[Rendered images with source text]
*** Begin section ***
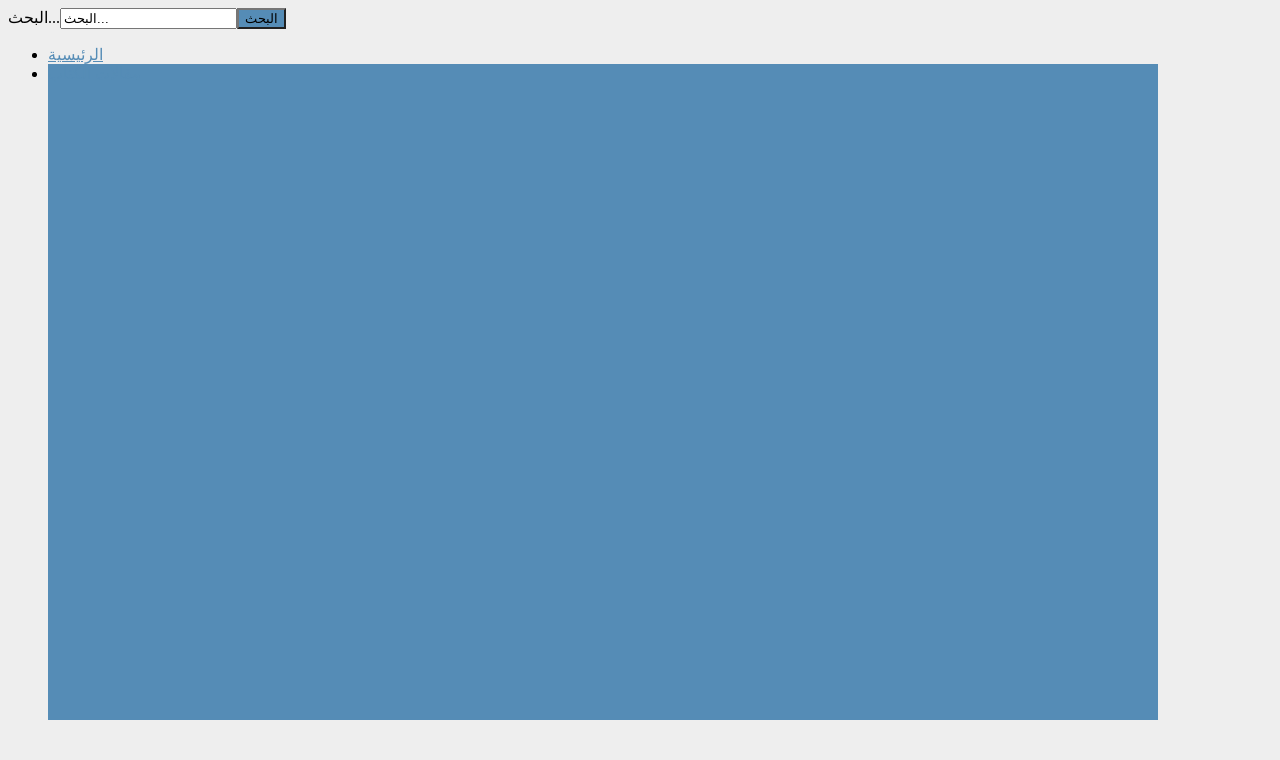

--- FILE ---
content_type: text/html; charset=utf-8
request_url: https://www.google.com/recaptcha/api2/aframe
body_size: 268
content:
<!DOCTYPE HTML><html><head><meta http-equiv="content-type" content="text/html; charset=UTF-8"></head><body><script nonce="1w7dWYHgGGQWzYvJ-lP1NA">/** Anti-fraud and anti-abuse applications only. See google.com/recaptcha */ try{var clients={'sodar':'https://pagead2.googlesyndication.com/pagead/sodar?'};window.addEventListener("message",function(a){try{if(a.source===window.parent){var b=JSON.parse(a.data);var c=clients[b['id']];if(c){var d=document.createElement('img');d.src=c+b['params']+'&rc='+(localStorage.getItem("rc::a")?sessionStorage.getItem("rc::b"):"");window.document.body.appendChild(d);sessionStorage.setItem("rc::e",parseInt(sessionStorage.getItem("rc::e")||0)+1);localStorage.setItem("rc::h",'1769037938034');}}}catch(b){}});window.parent.postMessage("_grecaptcha_ready", "*");}catch(b){}</script></body></html>

--- FILE ---
content_type: application/javascript; charset=UTF-8
request_url: https://tcharmaga.disqus.com/count-data.js?2=https%3A%2F%2Falgardenia.com%2F2017-02-13-11-28-20%2F2017-02-13-11-33-119.html
body_size: 308
content:
var DISQUSWIDGETS;

if (typeof DISQUSWIDGETS != 'undefined') {
    DISQUSWIDGETS.displayCount({"text":{"and":"\u0648","comments":{"zero":"0 Comments","multiple":"{num} Comments","one":"1 Comment"}},"counts":[{"id":"https:\/\/algardenia.com\/2017-02-13-11-28-20\/2017-02-13-11-33-119.html","comments":1}]});
}

--- FILE ---
content_type: text/plain;charset=UTF-8
request_url: https://free.timeanddate.com/ts.php?t=1769037936977
body_size: -224
content:
1769037937.0044 18

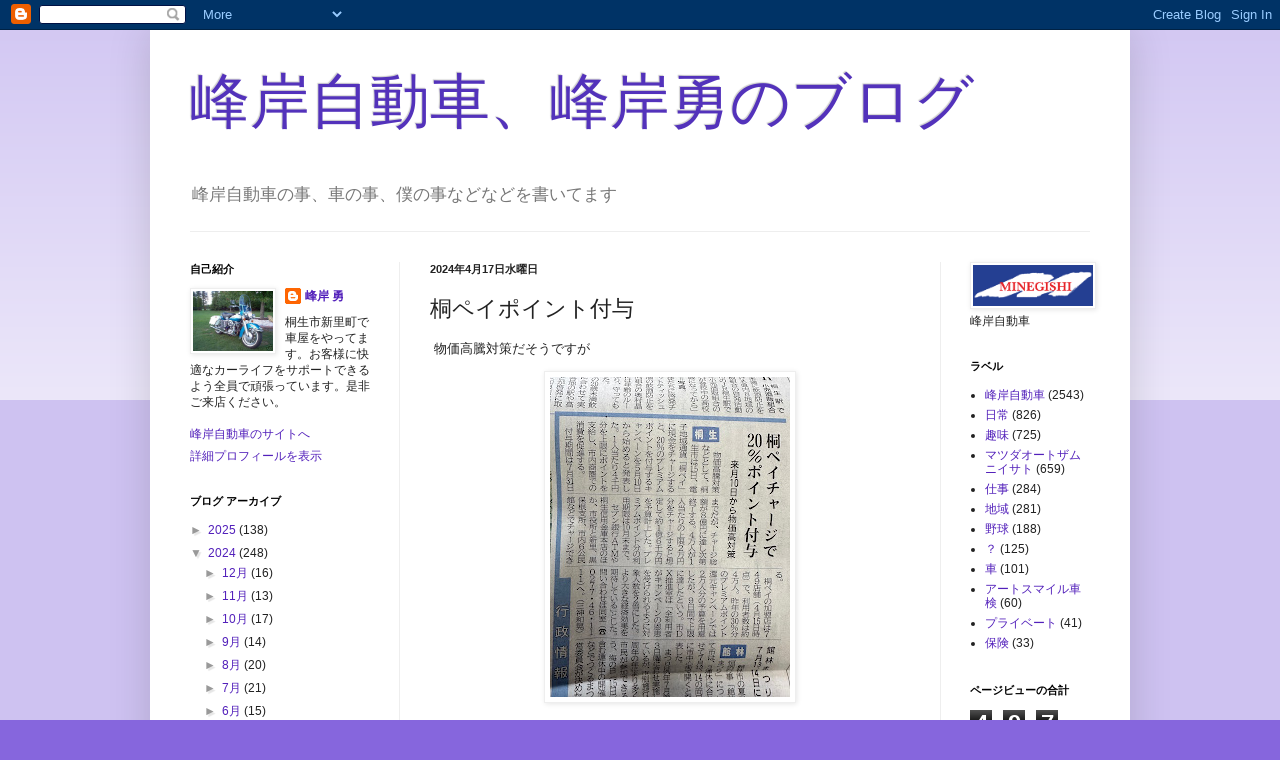

--- FILE ---
content_type: text/html; charset=UTF-8
request_url: https://m136kun.blogspot.com/b/stats?style=BLACK_TRANSPARENT&timeRange=ALL_TIME&token=APq4FmDxNfBJYCYPMQ6zoQKOQkkHPeq8e37jwT-klD_3-cHweMOnyozNa4ygY9zFg9EoyApjrqaoSkJvu9mfTpUfRudYA9BQqg
body_size: -19
content:
{"total":497073,"sparklineOptions":{"backgroundColor":{"fillOpacity":0.1,"fill":"#000000"},"series":[{"areaOpacity":0.3,"color":"#202020"}]},"sparklineData":[[0,1],[1,3],[2,5],[3,2],[4,2],[5,6],[6,5],[7,36],[8,6],[9,19],[10,34],[11,2],[12,3],[13,2],[14,13],[15,7],[16,8],[17,10],[18,7],[19,14],[20,22],[21,13],[22,26],[23,72],[24,99],[25,84],[26,20],[27,1],[28,6],[29,2]],"nextTickMs":1800000}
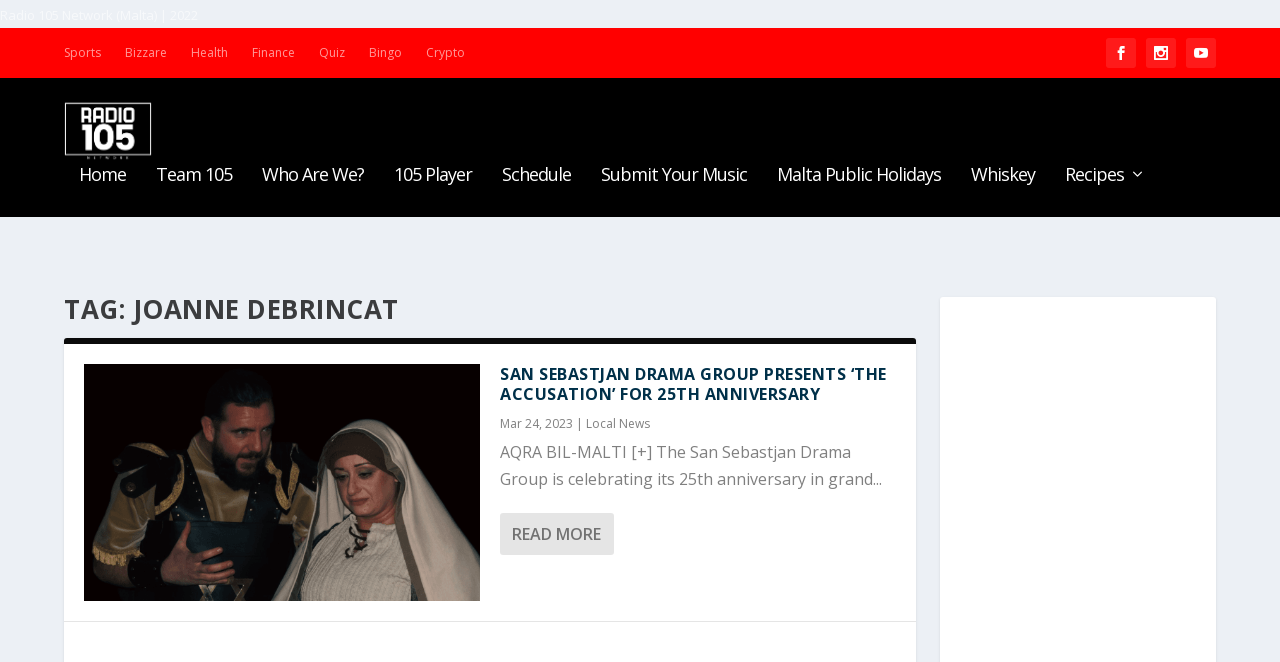

--- FILE ---
content_type: text/html; charset=utf-8
request_url: https://www.google.com/recaptcha/api2/aframe
body_size: 267
content:
<!DOCTYPE HTML><html><head><meta http-equiv="content-type" content="text/html; charset=UTF-8"></head><body><script nonce="hlIiWCQLuc-wpv1K3QO5VQ">/** Anti-fraud and anti-abuse applications only. See google.com/recaptcha */ try{var clients={'sodar':'https://pagead2.googlesyndication.com/pagead/sodar?'};window.addEventListener("message",function(a){try{if(a.source===window.parent){var b=JSON.parse(a.data);var c=clients[b['id']];if(c){var d=document.createElement('img');d.src=c+b['params']+'&rc='+(localStorage.getItem("rc::a")?sessionStorage.getItem("rc::b"):"");window.document.body.appendChild(d);sessionStorage.setItem("rc::e",parseInt(sessionStorage.getItem("rc::e")||0)+1);localStorage.setItem("rc::h",'1769430013464');}}}catch(b){}});window.parent.postMessage("_grecaptcha_ready", "*");}catch(b){}</script></body></html>

--- FILE ---
content_type: application/javascript; charset=utf-8
request_url: https://fundingchoicesmessages.google.com/f/AGSKWxUD5DouTPugjY1iBm-L5SIdMINZgetYeexxPfcfnwJLrph0Bxcl7dS6fBIAcxn7-sHcZ3O5IpCwoLhQQ5thDtYCWQTmjdrisCc6XKgzVjxDMJNBUI4I9CMkUN2L3Cc4wB8iMDioFB0HsXe623AtwFTsoCpuPZU5D33-AvoiYcujyjeRZOYEKV9_QNg_/_/t-ads./300x250ad.-300x100ad2./banner_ad./bvadtgs.
body_size: -1289
content:
window['0b7bb9d4-08bf-4b87-a34e-d34988ee2a13'] = true;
*** End section ***
■ Prompt
Extract every line of the records above that contains the word "javascript".

■ Written solution
content_type: application/javascript; charset=UTF-8
content_type: application/javascript; charset=utf-8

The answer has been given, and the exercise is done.